Si l’on comprend aisément l’intérêt de Clara pour ce genre de défi, reste à savoir comment elle est passée des sciences de la vie au management. « Après SV, il me semble qu’il y a deux filières : soit académique et travailler dans un labo, soit en entreprise dans la pharma ou le secteur biomédical. Or après mon stage de bachelor, j’ai réalisé que je n’avais pas du tout envie de travailler dans un labo, mais avant de partir pour une grosse compagnie, j’avais envie de mieux en comprendre le fonctionnement et les coulisses, d’où le choix de me tourner vers le management. Mon intérêt pour le développement durable a déterminé mon option en gestion de la chaine d’approvisionnement. » Travailler sur le scope 3 chez Tetra Pak est la cerise sur le gâteau. Bilan : « J’ai découvert qu’il n’y a pas grand-chose qui se passe comme on apprend en cours. Pour autant, dans ce domaine encore très nouveau, tout le monde tâtonne un peu, c’est complexe, et c’est fascinant. »

Un protocole, trois catégories
Le protocole GHG divise les émissions de gaz à effet de serre en trois grandes catégories :
- Le scope 1 ou les émissions directes de gaz à effet de serre provenant des sources détenues ou contrôlées par l’organisme. Par exemple, l’utilisation de gaz dans les usines.
- Le scope 2 ou les émissions à énergie indirectes qu’on décrit souvent comme les émissions « importées » souvent liées à l’électricité achetée.

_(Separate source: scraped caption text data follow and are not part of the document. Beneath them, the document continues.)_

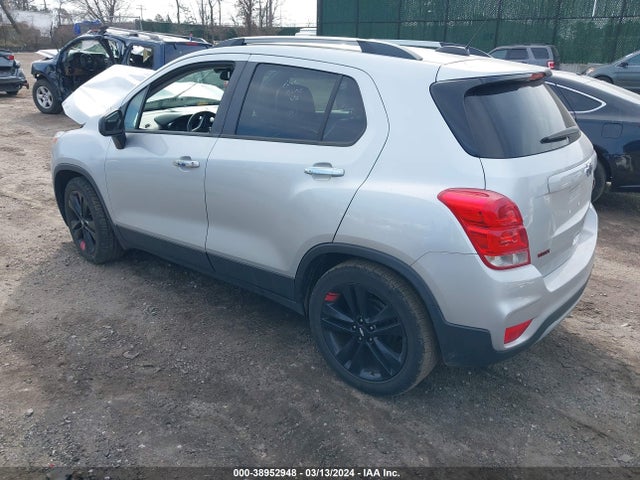 Chevrolet Trax Lt 2019 3GNCJLSB5KL256044 Image 3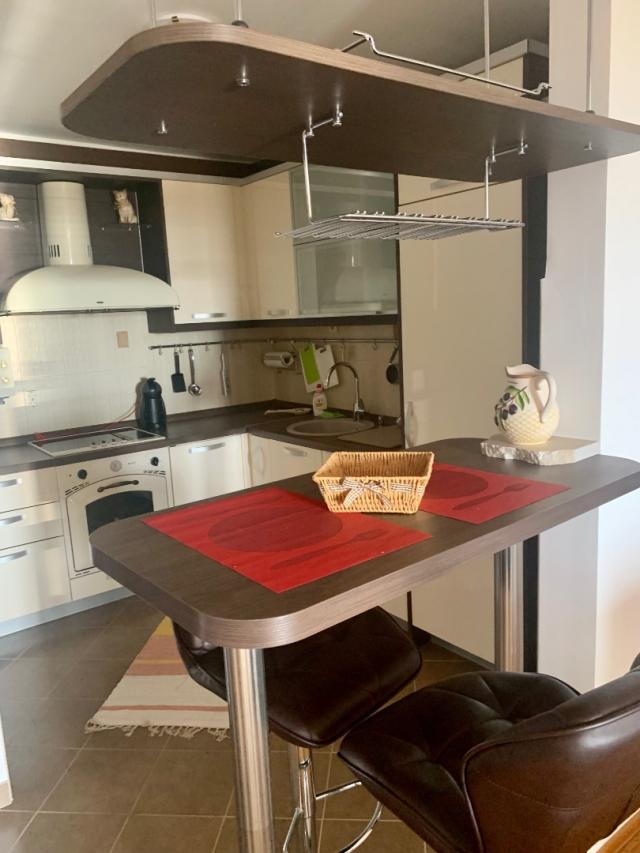 Spacious two bedroom apartment in the Rosemary complex, Petrovac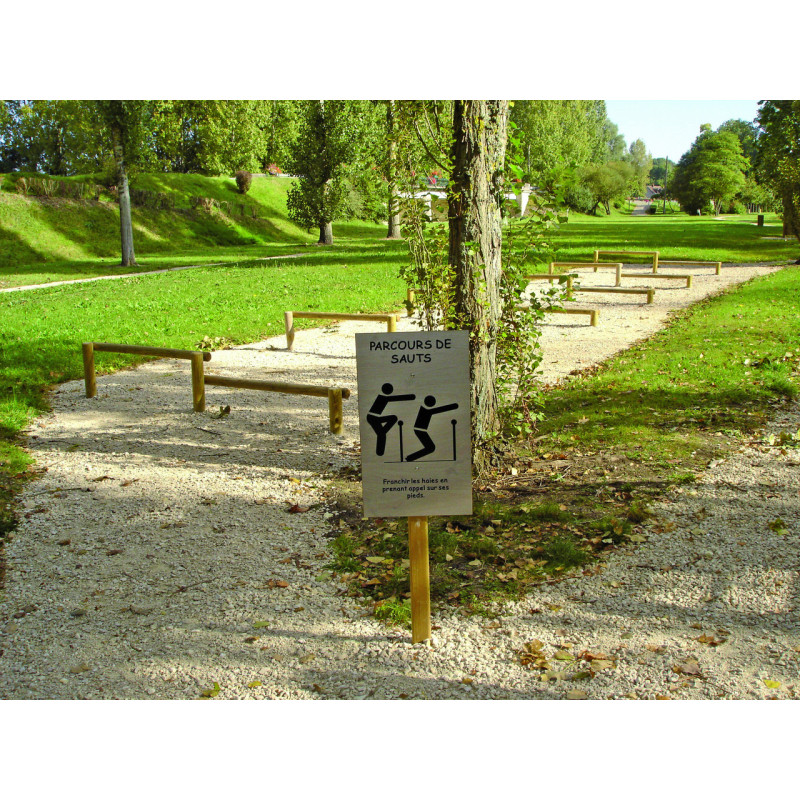 MODULE PARCOURS SANTÉ - PARCOURS DE SAUT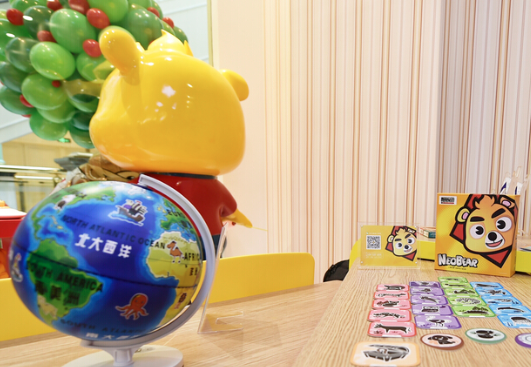 小熊尼奥城市合伙人招募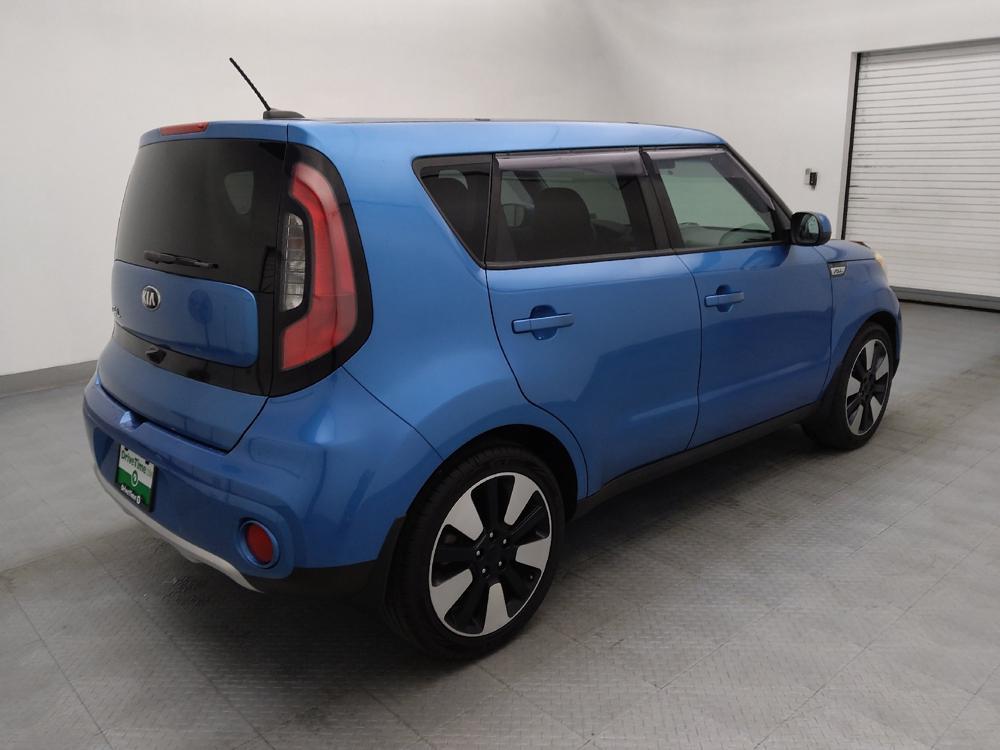 used 2018 Kia Soul car, priced at $11,895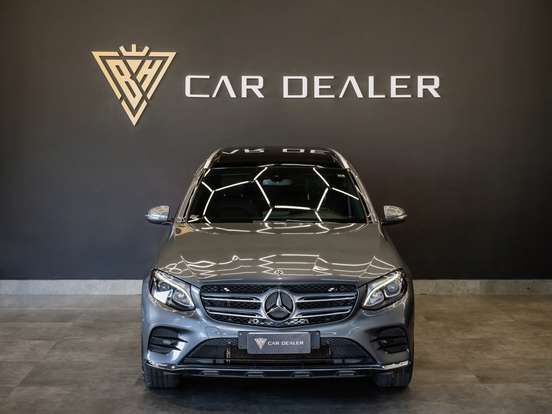MERCEDES-BENZ-GLC 250-2017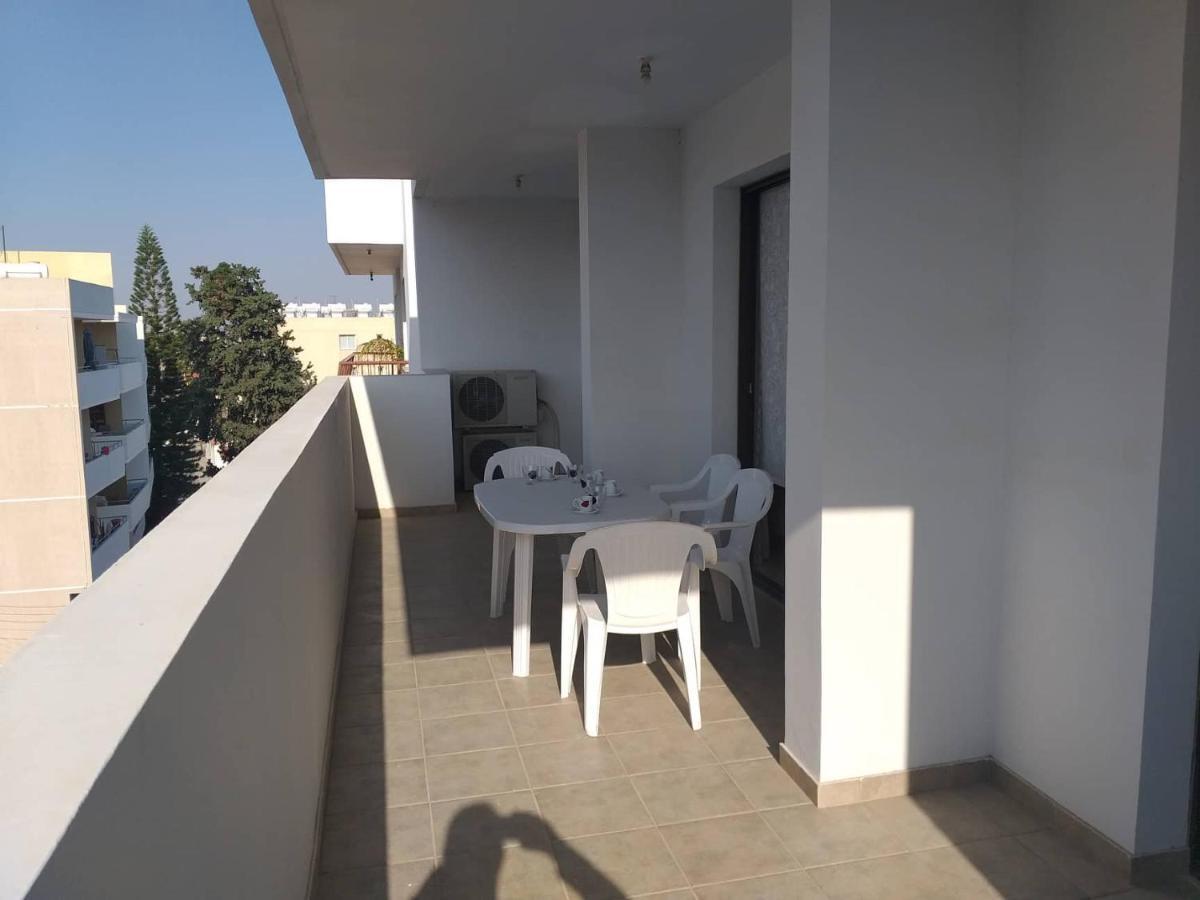 לרנקה Horizon Luxury Apartment 4 מראה חיצוני תמונה
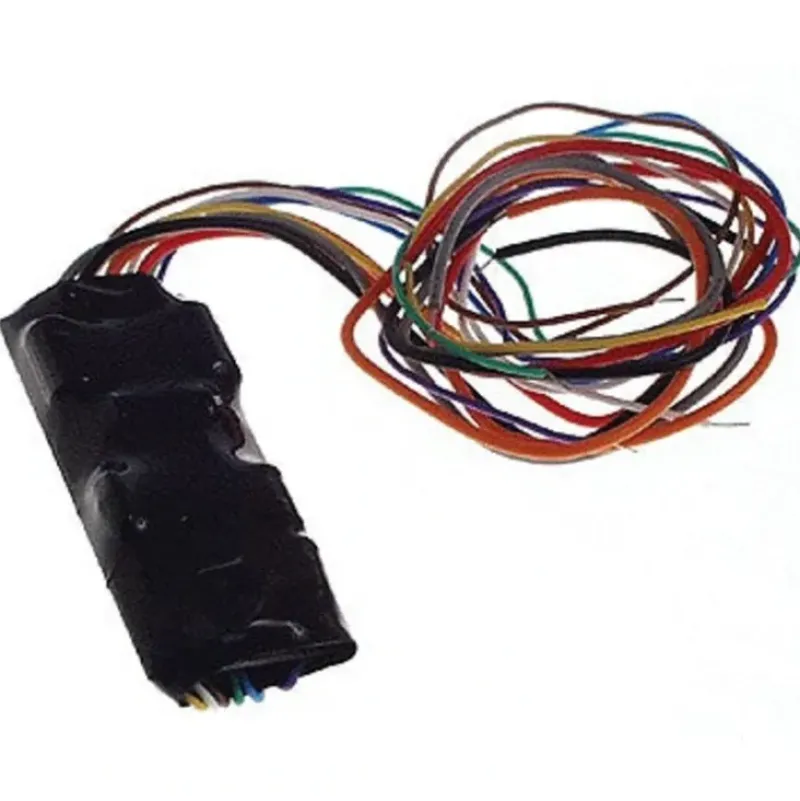 Trains*MRC AD321 HO/G DCC Decoders-No Sound 3 Amp, 4 Digit Addressing, 128 Speed - Model Train Junction: Quality Parts and Art Supplies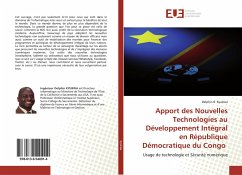 Apport des Nouvelles Technologies au Développement Intégral en République Démocratique du Congo - KYUBWA, DELPHIN B.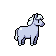 Silver coat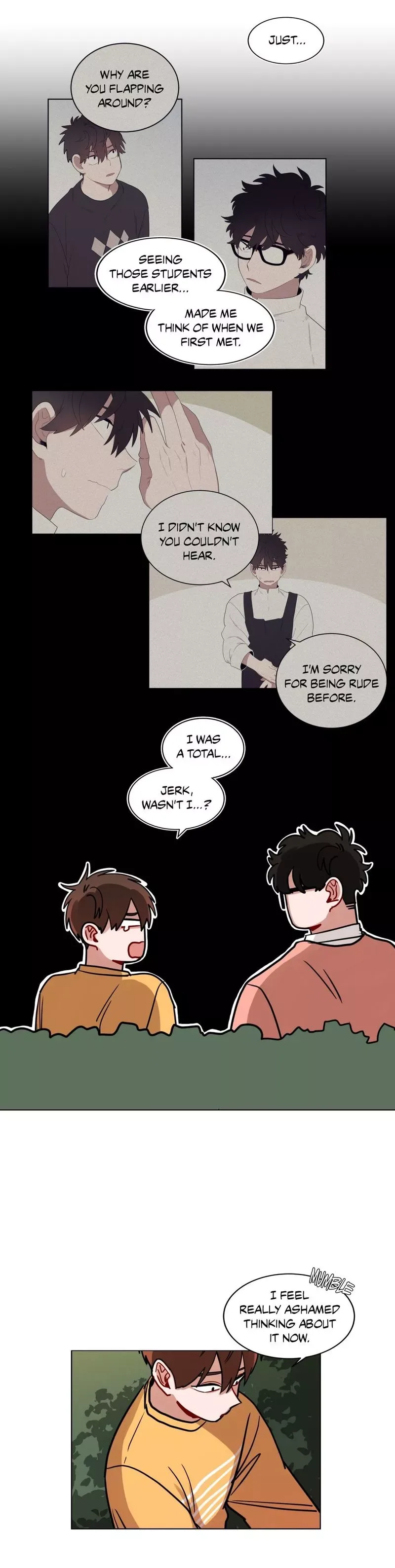 Sign (Ker) Chapter 69 page 14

- Le scope 3 ou les autres émissions indirectes non liées à l’énergie ou l’électricité. On y compte typiquement les achats de matières premières, le déplacement des salariés, mais aussi l’impact des équipements Tetra Pak dans les usines de ses clients. En général, ce scope 3 représente environ 80% des émissions des entreprises (hormis la construction). Typiquement, c’est le principal problème des constructeurs de voitures : fabriquer une voiture est un peu polluant en soi, mais la production d’acier et d’aluminium est extrêmement polluante de même que l’utilisation de la voiture en aval.